--- START ---
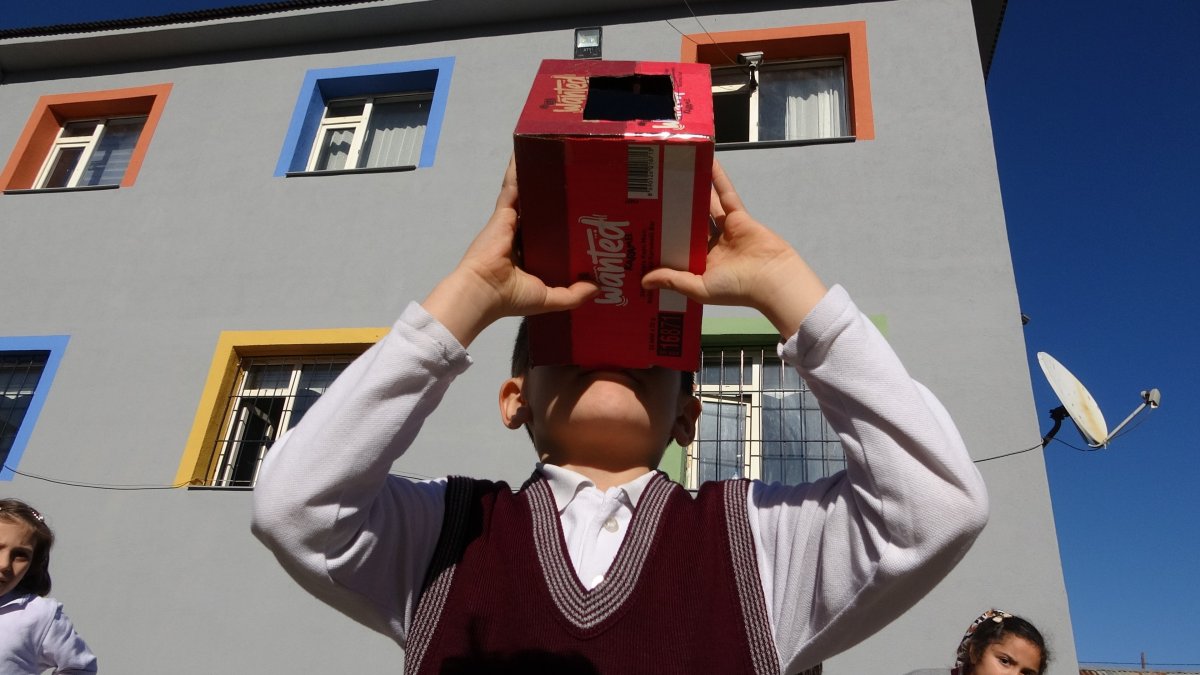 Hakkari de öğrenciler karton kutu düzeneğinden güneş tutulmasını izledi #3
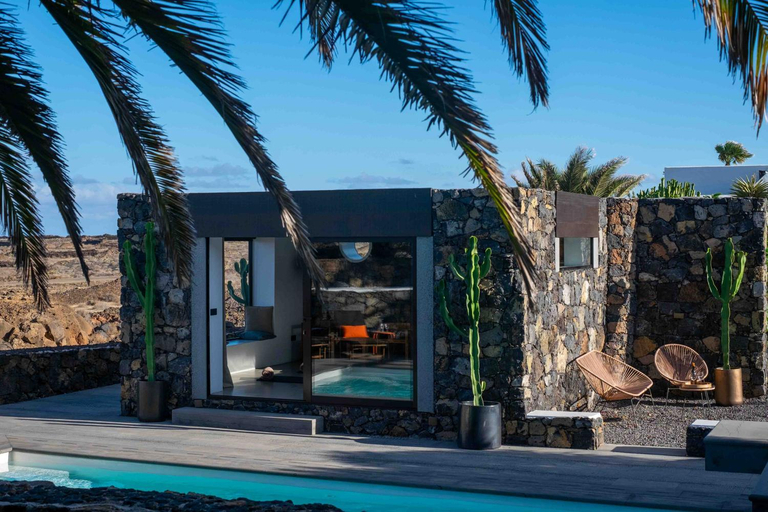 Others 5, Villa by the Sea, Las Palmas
--- END ---
--- START ---
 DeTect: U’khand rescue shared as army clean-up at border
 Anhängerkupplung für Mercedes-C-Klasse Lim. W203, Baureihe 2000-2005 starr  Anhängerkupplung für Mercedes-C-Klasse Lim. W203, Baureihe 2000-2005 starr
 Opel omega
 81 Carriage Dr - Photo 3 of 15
--- END ---
--- START ---
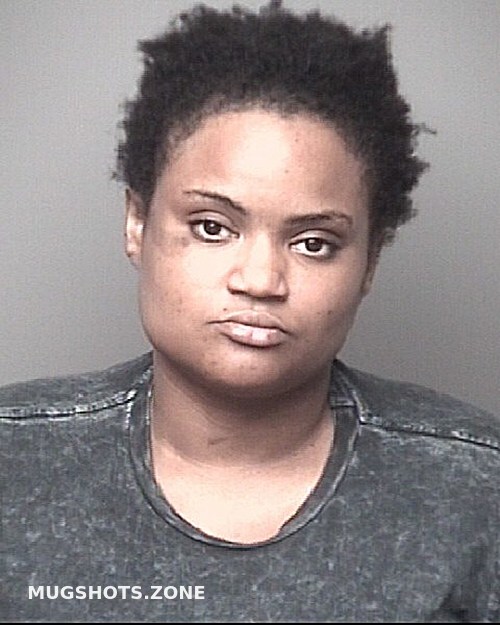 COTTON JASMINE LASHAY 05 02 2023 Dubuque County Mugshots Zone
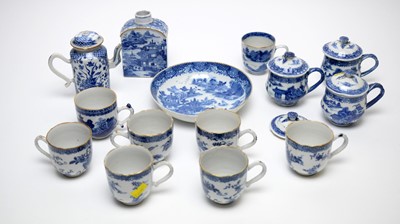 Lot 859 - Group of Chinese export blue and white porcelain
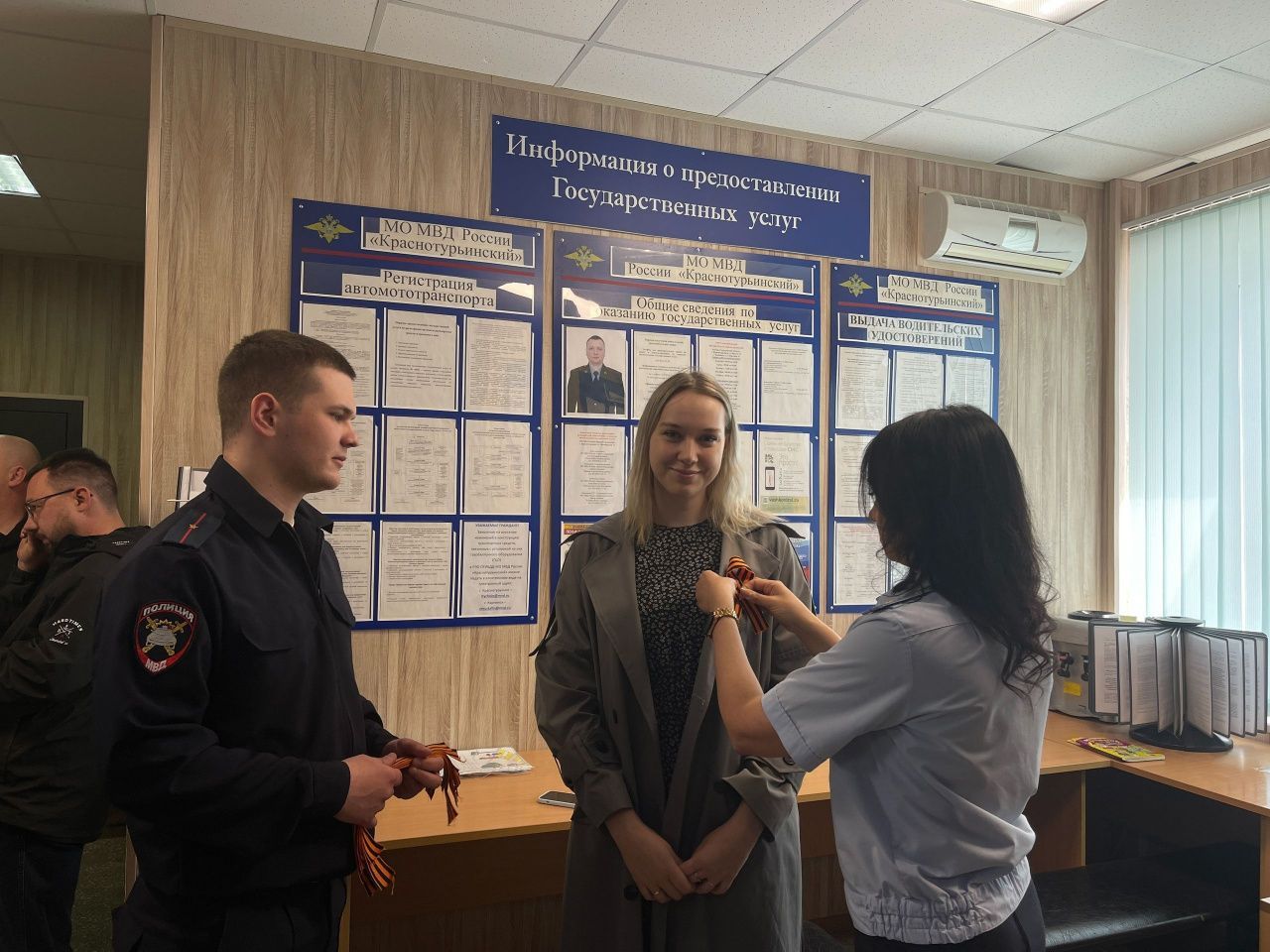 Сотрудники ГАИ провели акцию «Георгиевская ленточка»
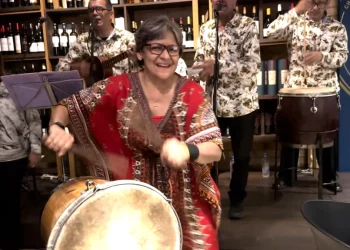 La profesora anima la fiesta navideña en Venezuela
--- END ---
Please give the lines from the one containing "COTTON JASMINE LASHAY" through the one containing "La profesora anima" as a Markdown table with the columns No. and Line, skipping any blank lines. Leave the pictures out.

| No. | Line |
|---|---|
| 1 |  COTTON JASMINE LASHAY 05 02 2023 Dubuque County Mugshots Zone |
| 2 |  Lot 859 - Group of Chinese export blue and white porcelain |
| 3 |  Сотрудники ГАИ провели акцию «Георгиевская ленточка» |
| 4 |  La profesora anima la fiesta navideña en Venezuela |